Problem statement — Transcribe the demand shift plan passage below in full, keeping every word, punctuation mark and paragraph break unchanged.

Study text —
Let's walk through an example of what a demand shift plan is, to get through some idea. Let's consider a very simple use case to simplify what a solver would spit out as a demand shift plan. In this case, we are considering a single demand source, Facebook. There are no other demand sources. It's split between two regions, 60% and 40%. We do have three services: web, feed, and bar. These services are driven by the product. You can see how much they are driven by below, it's 80% on the region A, and 75% on region B. We do have available capacity at region B. In this example, our optimization function is going to be something like, balance this region. I have 60% on region A and 40% on region B. The solver takes into account that there is available supply on region B, and it can come up with a plan to move this around. Essentially, the plan we would come up with distributes the available capacity to the region B because the region should withstand the new traffic it's receiving. Hence, we distribute the capacity in accordance with the traffic, again the linear proportionality between traffic and capacity. Once the capacity is distributed, we are then able to size up the service and start shifting the demand. We can see that the various services sized up, and we can start shifting the demand.

Demand is a zero-sum game. Traffic can either go to one region or another. The moment we shifted the traffic out of region A, we don't have a necessity of the same capacity that we once had. We are able to shrink the capacity from region A, creating available capacity in region A. Thus, we will be able to reclaim the capacity at the end of it. We started with a different footprint where our capacity is 60/40, and we had some available capacity in one region. We did the shift where we actually moved the capacity without teleporting them through a FedEx truck or something. This is the capability of the system. In this case, our optimization function was to balance the traffic, but the capability is to make these decisions as tradeoffs. Maybe we wanted to have available capacity in region A to support out of region hardware refresh, or maybe we needed that capacity to support a product launch. This is more about the ability to take these decisions and move our demand by controlling the demand rather than just balancing in mind. This is what we mean by a global optimal plan for the infrastructure rather than local service management.

Given information —
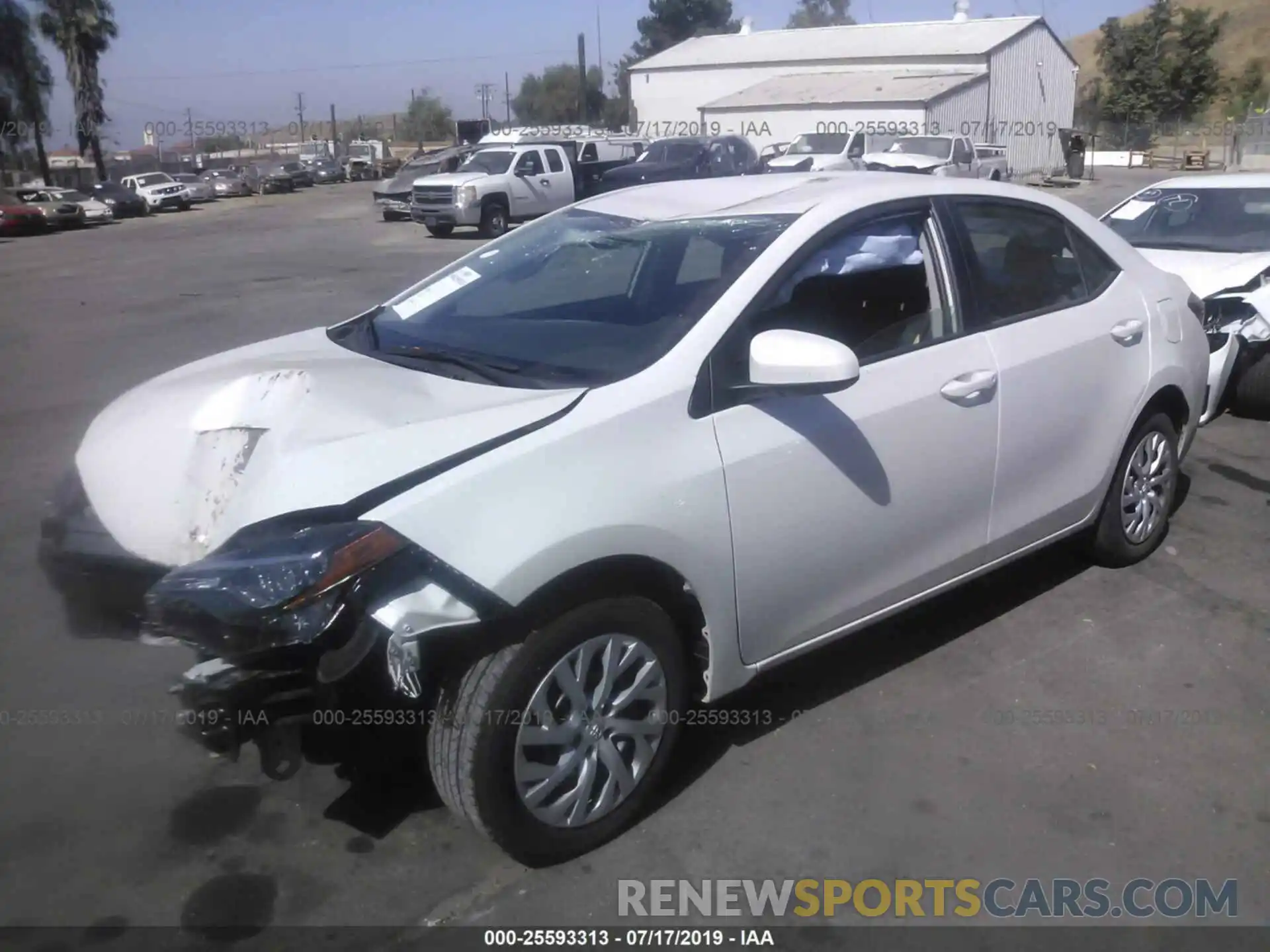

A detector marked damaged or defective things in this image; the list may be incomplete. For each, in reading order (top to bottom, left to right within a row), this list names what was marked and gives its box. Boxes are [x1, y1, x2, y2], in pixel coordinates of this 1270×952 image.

Output of the exercise —
Let's walk through an example of what a demand shift plan is, to get through some idea. Let's consider a very simple use case to simplify what a solver would spit out as a demand shift plan. In this case, we are considering a single demand source, Facebook. There are no other demand sources. It's split between two regions, 60% and 40%. We do have three services: web, feed, and bar. These services are driven by the product. You can see how much they are driven by below, it's 80% on the region A, and 75% on region B. We do have available capacity at region B. In this example, our optimization function is going to be something like, balance this region. I have 60% on region A and 40% on region B. The solver takes into account that there is available supply on region B, and it can come up with a plan to move this around. Essentially, the plan we would come up with distributes the available capacity to the region B because the region should withstand the new traffic it's receiving. Hence, we distribute the capacity in accordance with the traffic, again the linear proportionality between traffic and capacity. Once the capacity is distributed, we are then able to size up the service and start shifting the demand. We can see that the various services sized up, and we can start shifting the demand.

Demand is a zero-sum game. Traffic can either go to one region or another. The moment we shifted the traffic out of region A, we don't have a necessity of the same capacity that we once had. We are able to shrink the capacity from region A, creating available capacity in region A. Thus, we will be able to reclaim the capacity at the end of it. We started with a different footprint where our capacity is 60/40, and we had some available capacity in one region. We did the shift where we actually moved the capacity without teleporting them through a FedEx truck or something. This is the capability of the system. In this case, our optimization function was to balance the traffic, but the capability is to make these decisions as tradeoffs. Maybe we wanted to have available capacity in region A to support out of region hardware refresh, or maybe we needed that capacity to support a product launch. This is more about the ability to take these decisions and move our demand by controlling the demand rather than just balancing in mind. This is what we mean by a global optimal plan for the infrastructure rather than local service management.